From: Greg KH <gregkh@suse.de>
To: linux-kernel@vger.kernel.org, stable@kernel.org
Cc: Justin Forbes <jmforbes@linuxtx.org>,
Zwane Mwaikambo <zwane@arm.linux.org.uk>,
"Theodore Ts'o" <tytso@mit.edu>,
Randy Dunlap <rdunlap@xenotime.net>,
Dave Jones <davej@redhat.com>,
Chuck Wolber <chuckw@quantumlinux.com>,
Chris Wedgwood <reviews@ml.cw.f00f.org>,
Michael Krufky <mkrufky@linuxtv.org>,
torvalds@osdl.org, akpm@osdl.org, alan@lxorguk.ukuu.org.uk,
Christoph Lameter <clameter@sgi.com>,
Greg Kroah-Hartman <gregkh@suse.de>
Subject: [patch 18/67] zone_reclaim: dynamic slab reclaim
Date: Wed, 11 Oct 2006 14:04:53 -0700 [thread overview]
Message-ID: <20061011210453.GS16627@kroah.com> (raw)
In-Reply-To: <20061011210310.GA16627@kroah.com>
[-- Attachment #1: zone_reclaim-dynamic-slab-reclaim.patch --]
[-- Type: text/plain, Size: 11401 bytes --]
-stable review patch. If anyone has any objections, please let us know.
------------------
From: Christoph Lameter <clameter@sgi.com>
http://www.kernel.org/git/?p=linux/kernel/git/torvalds/linux-2.6.git;a=commitdiff;h=0ff38490c836dc379ff7ec45b10a15a662f4e5f6
Currently one can enable slab reclaim by setting an explicit option in
/proc/sys/vm/zone_reclaim_mode. Slab reclaim is then used as a final
option if the freeing of unmapped file backed pages is not enough to free
enough pages to allow a local allocation.
However, that means that the slab can grow excessively and that most memory
of a node may be used by slabs. We have had a case where a machine with
46GB of memory was using 40-42GB for slab. Zone reclaim was effective in
dealing with pagecache pages. However, slab reclaim was only done during
global reclaim (which is a bit rare on NUMA systems).
This patch implements slab reclaim during zone reclaim. Zone reclaim
occurs if there is a danger of an off node allocation. At that point we
1. Shrink the per node page cache if the number of pagecache
pages is more than min_unmapped_ratio percent of pages in a zone.
2. Shrink the slab cache if the number of the nodes reclaimable slab pages
(patch depends on earlier one that implements that counter)
are more than min_slab_ratio (a new /proc/sys/vm tunable).

## DATA SUPPLIED

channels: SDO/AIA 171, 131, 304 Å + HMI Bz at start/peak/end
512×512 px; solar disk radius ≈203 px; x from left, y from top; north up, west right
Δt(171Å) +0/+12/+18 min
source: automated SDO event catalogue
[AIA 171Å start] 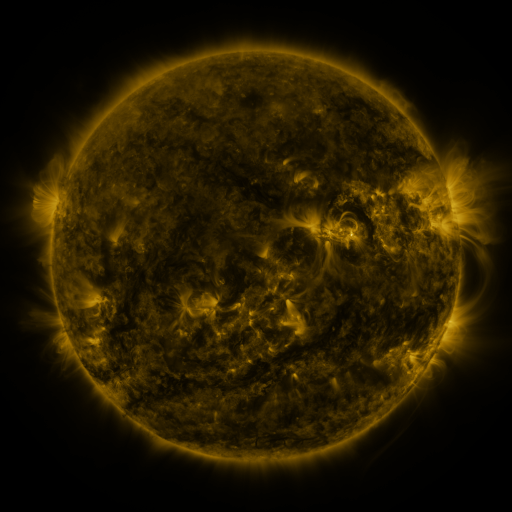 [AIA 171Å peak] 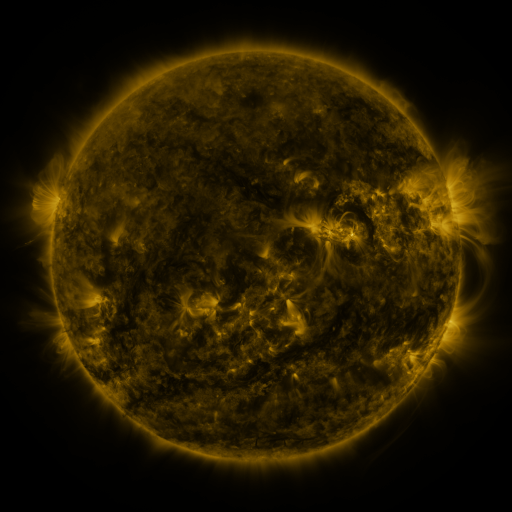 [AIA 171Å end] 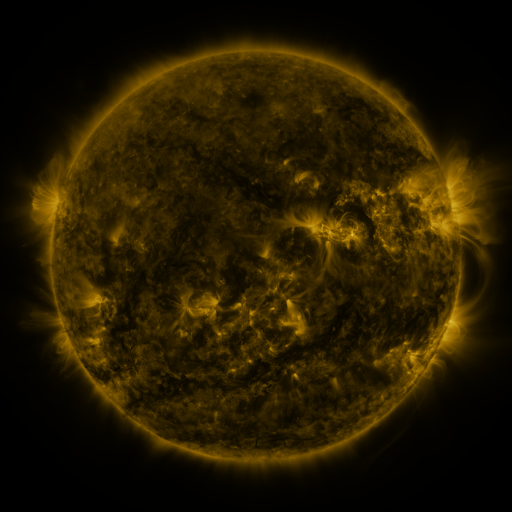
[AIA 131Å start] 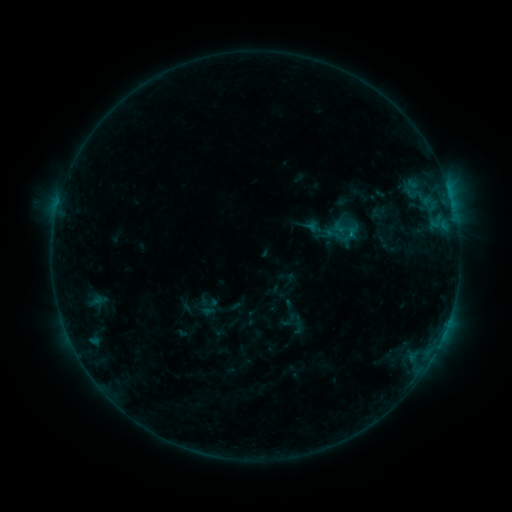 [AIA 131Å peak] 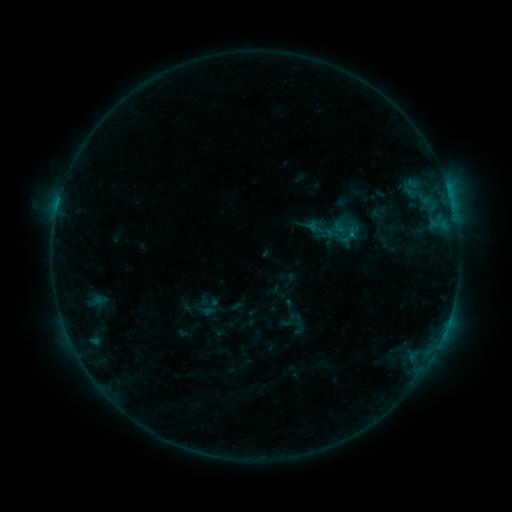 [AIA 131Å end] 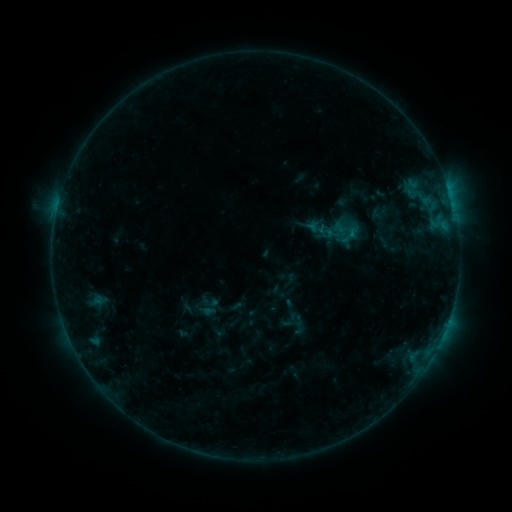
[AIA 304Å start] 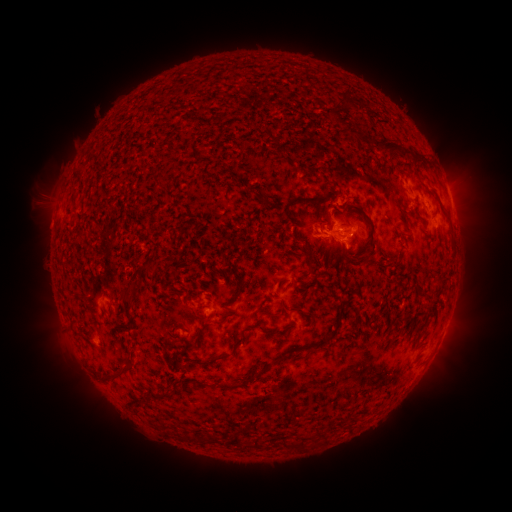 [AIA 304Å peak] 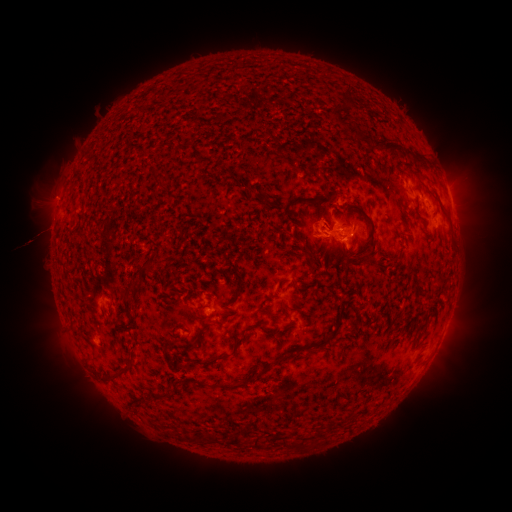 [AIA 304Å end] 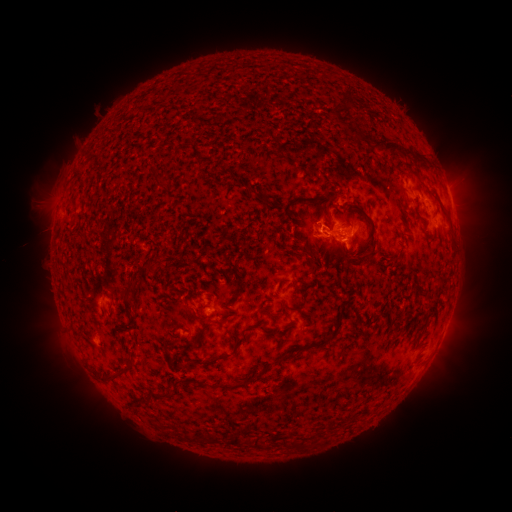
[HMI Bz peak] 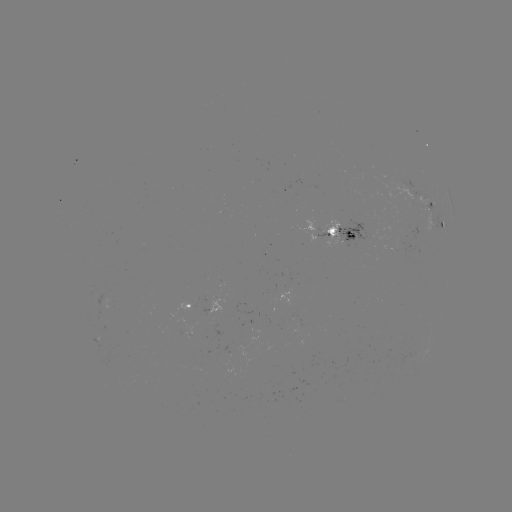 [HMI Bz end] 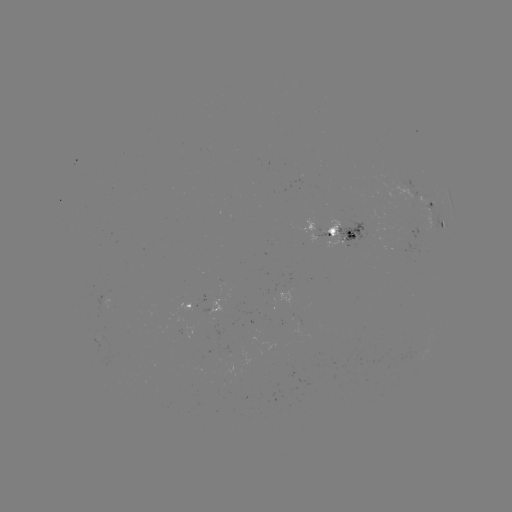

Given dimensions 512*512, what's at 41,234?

## WRITTEN REQUEST
Can you pull out everything in the zone reclaim patch email from "This patch implements" down to "new /proc/sys/vm tunable).", word for word?

## ANSWER FOR THIS EXERCISE
This patch implements slab reclaim during zone reclaim. Zone reclaim
occurs if there is a danger of an off node allocation. At that point we
1. Shrink the per node page cache if the number of pagecache
pages is more than min_unmapped_ratio percent of pages in a zone.
2. Shrink the slab cache if the number of the nodes reclaimable slab pages
(patch depends on earlier one that implements that counter)
are more than min_slab_ratio (a new /proc/sys/vm tunable).